Answer these questions from the short reviews of a photo book and an album:
1. Which press published Crimes and Splendors?
2. Which organization released Offbeat: A Red Hot Sound Trip, and what cause did it benefit?
3. Which familiar rock star does the album feature by name?

[Excerpted text — start]

Crimes and Splendors: The Desert Cantos of Richard Misrach (Boston: Bulfinch Press, 1996) is a disarming series of photographs documenting life and death in America's desolate salt flats and deserts. Misrach's subject matter varies wildly--from military test-bombing, to fire, to floods, to Playboy magazines used for target practice--but the intriguing collection lends political weight to even the most mundane of landscapes.

The concept of "noise" as music isn't new, but it's changed since the Cabaret Voltaire in 1919. Its newest incarnation, Offbeat: A Red Hot Sound Trip (Wax Trax!/TVT, 1996) drifts between ambient melodies and haunting sound collages. Released by the Red Hot Organization to benefit AIDS research, the album features familiar rock stars, including David Byrne, as well as newer luminaries such as My Bloody Valentine, Tortoise, and Laika.

[Excerpted text — finish]
[Input data — start]

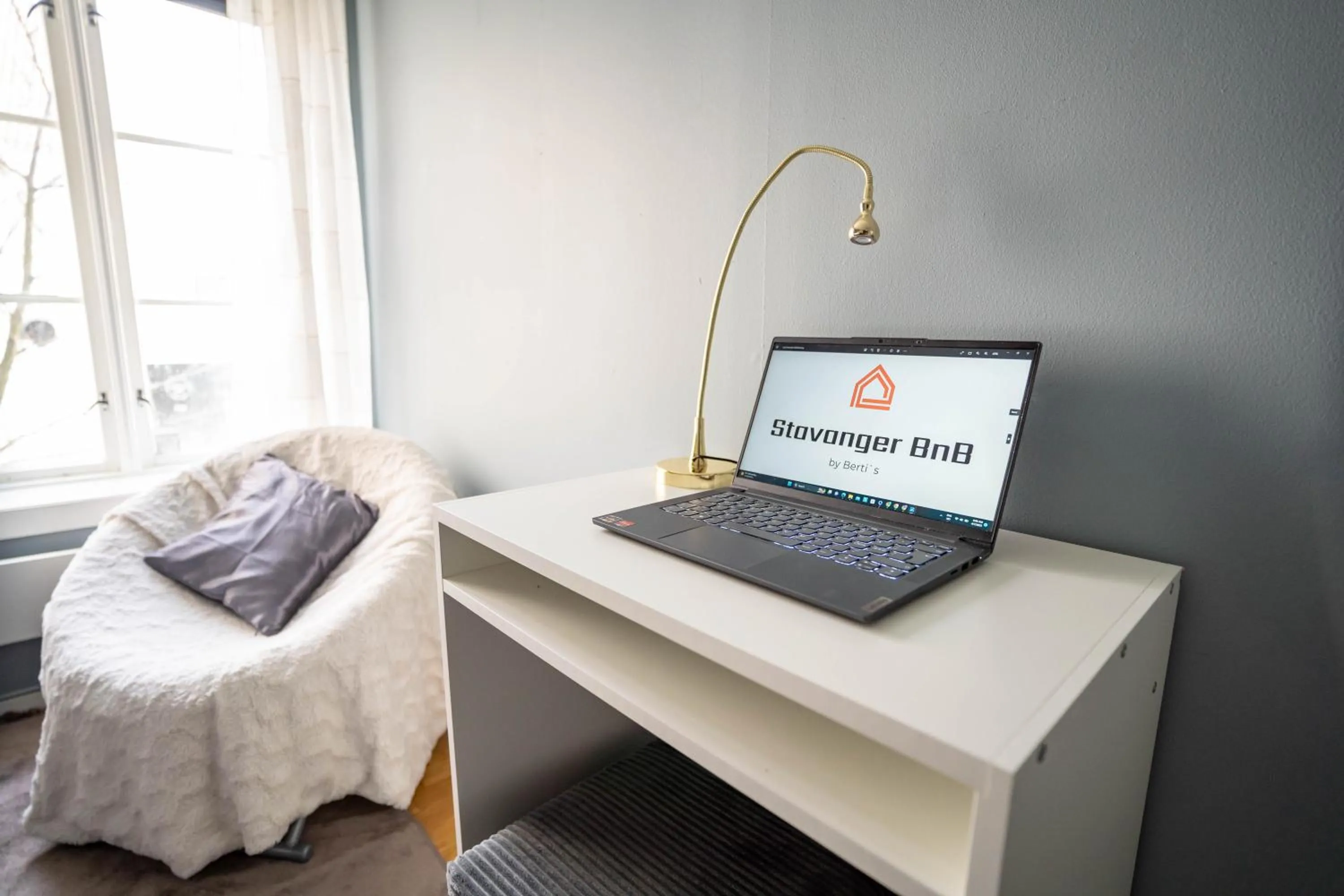 Bed in Brand-New 2bd Apt in Heart of Stavanger 0 min to Downtown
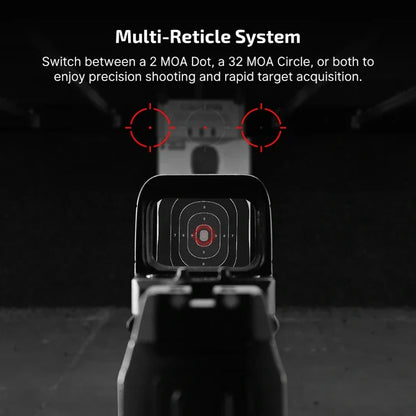 OLIGHT OSIGHTSRDDOTBK Osight S 2 MOA Dot & 32 MOA Circle with OAL Material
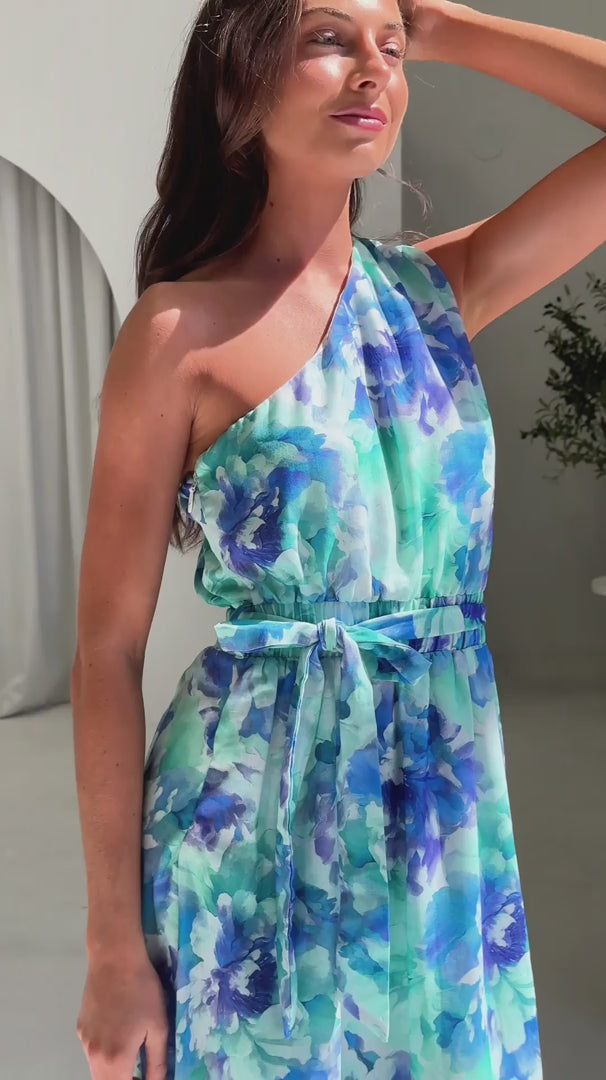 Devina Maxi Dress -  Blue Floral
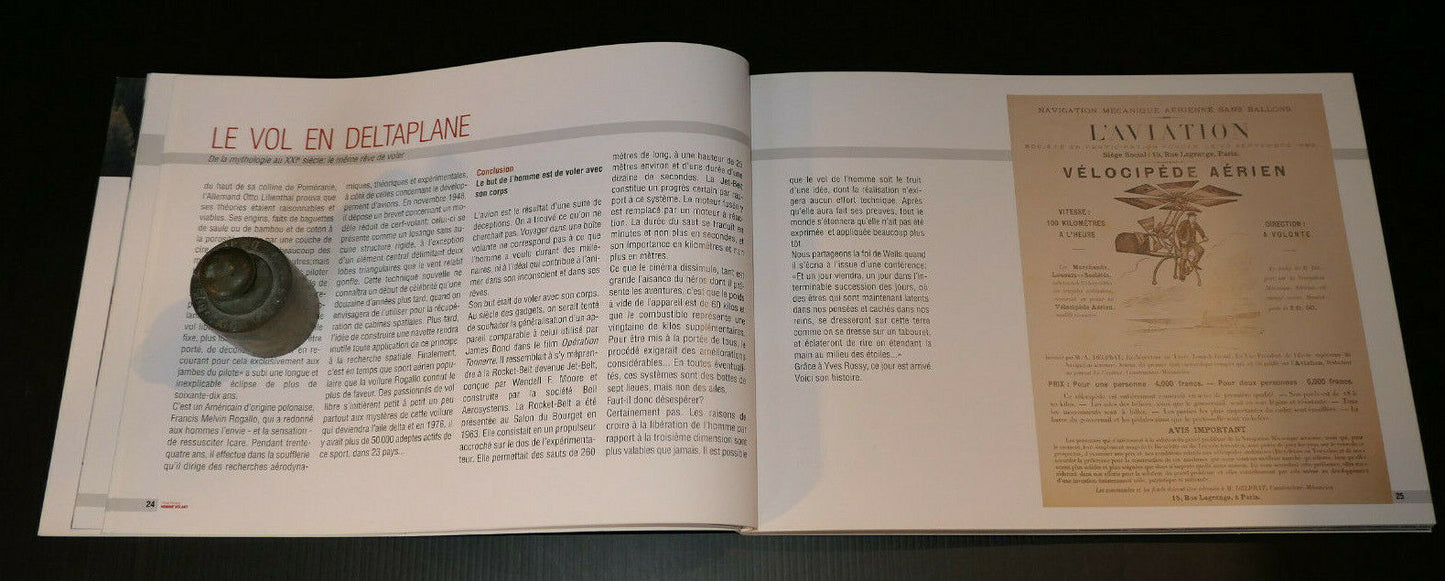 YVES ROSSY HOMME VOLANT / THIERRY PEITREQUIN 2009 / SPORT AERONAUTIQUE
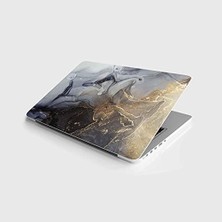 TeknoKapsül Laptop Notebook Pc Kaplama Etiketi Soyut Altın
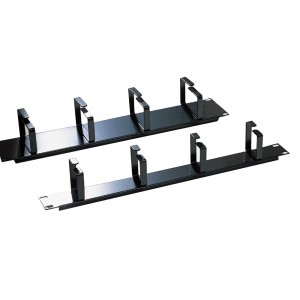 4 Ring Cable Management Bar CMB1U4 Black (H)1U x (D)65mm   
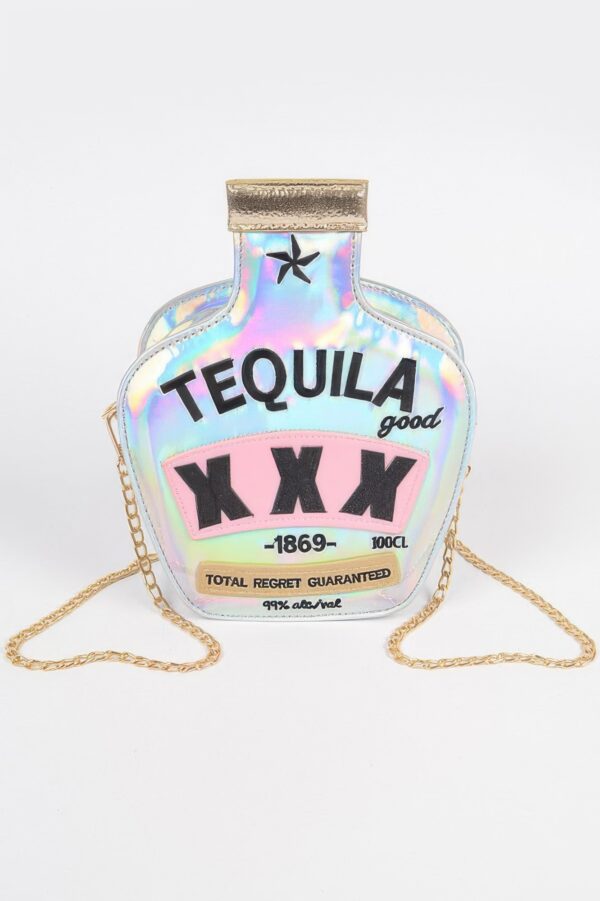Tequila Clutch – Structured Polyurethane Evening Bag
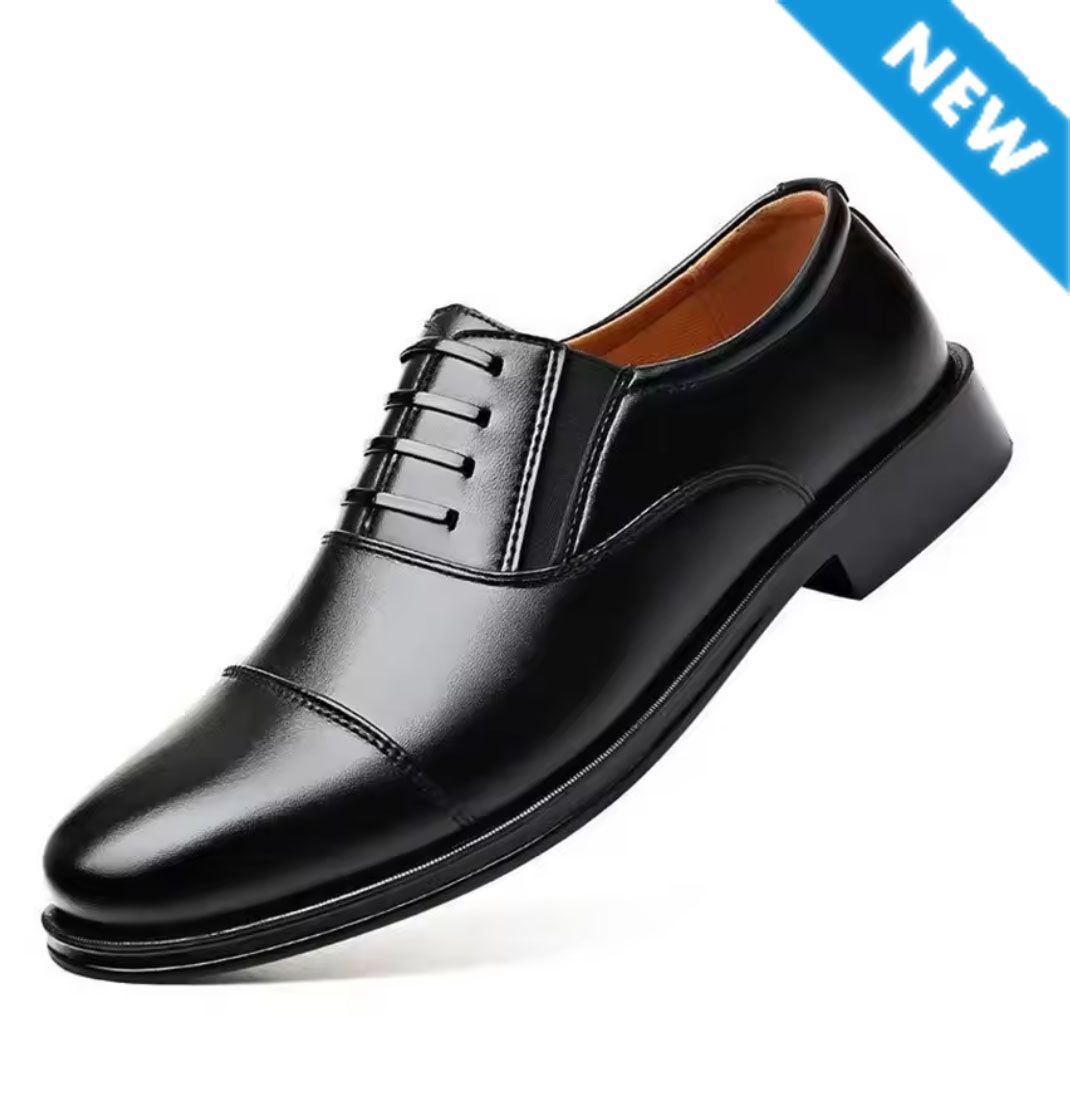 Men Classic Dress Shoes Formal Oxfords Business Office Wedding Shoes Wear Elegant Casual Leather Zapatos Brock Men Flat Shoes Local fast delivery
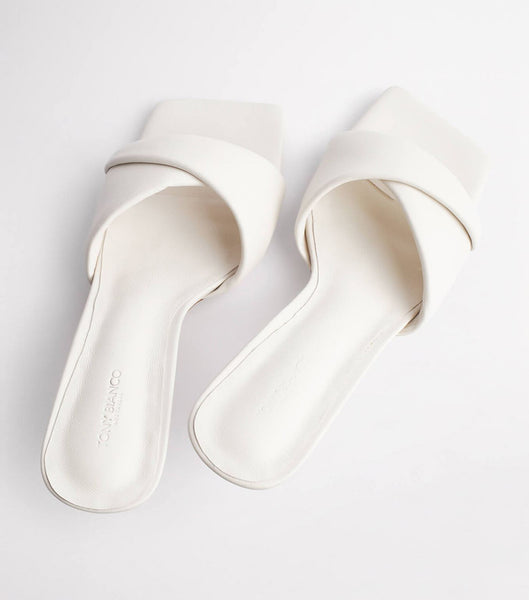 Tacones de evento Tony Bianco Alexa Dove Nappa 6.5cm Blancas | ZARNQ48623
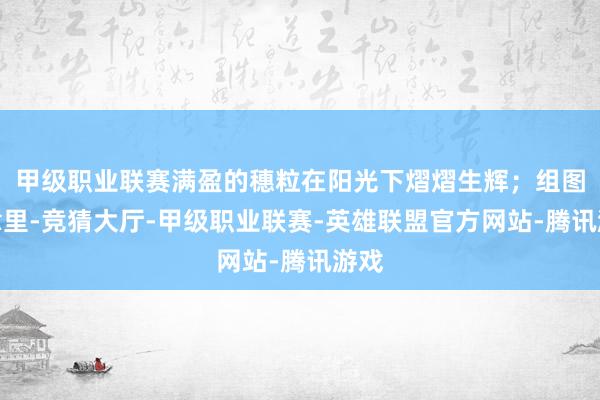 甲级职业联赛满盈的穗粒在阳光下熠熠生辉;组图终章里-竞猜大厅-甲级职业联赛-英雄联盟官方网站-腾讯游戏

[Input data — finish]

### Response below
1. Bulfinch Press, in Boston.
2. The Red Hot Organization released it to benefit AIDS research.
3. David Byrne.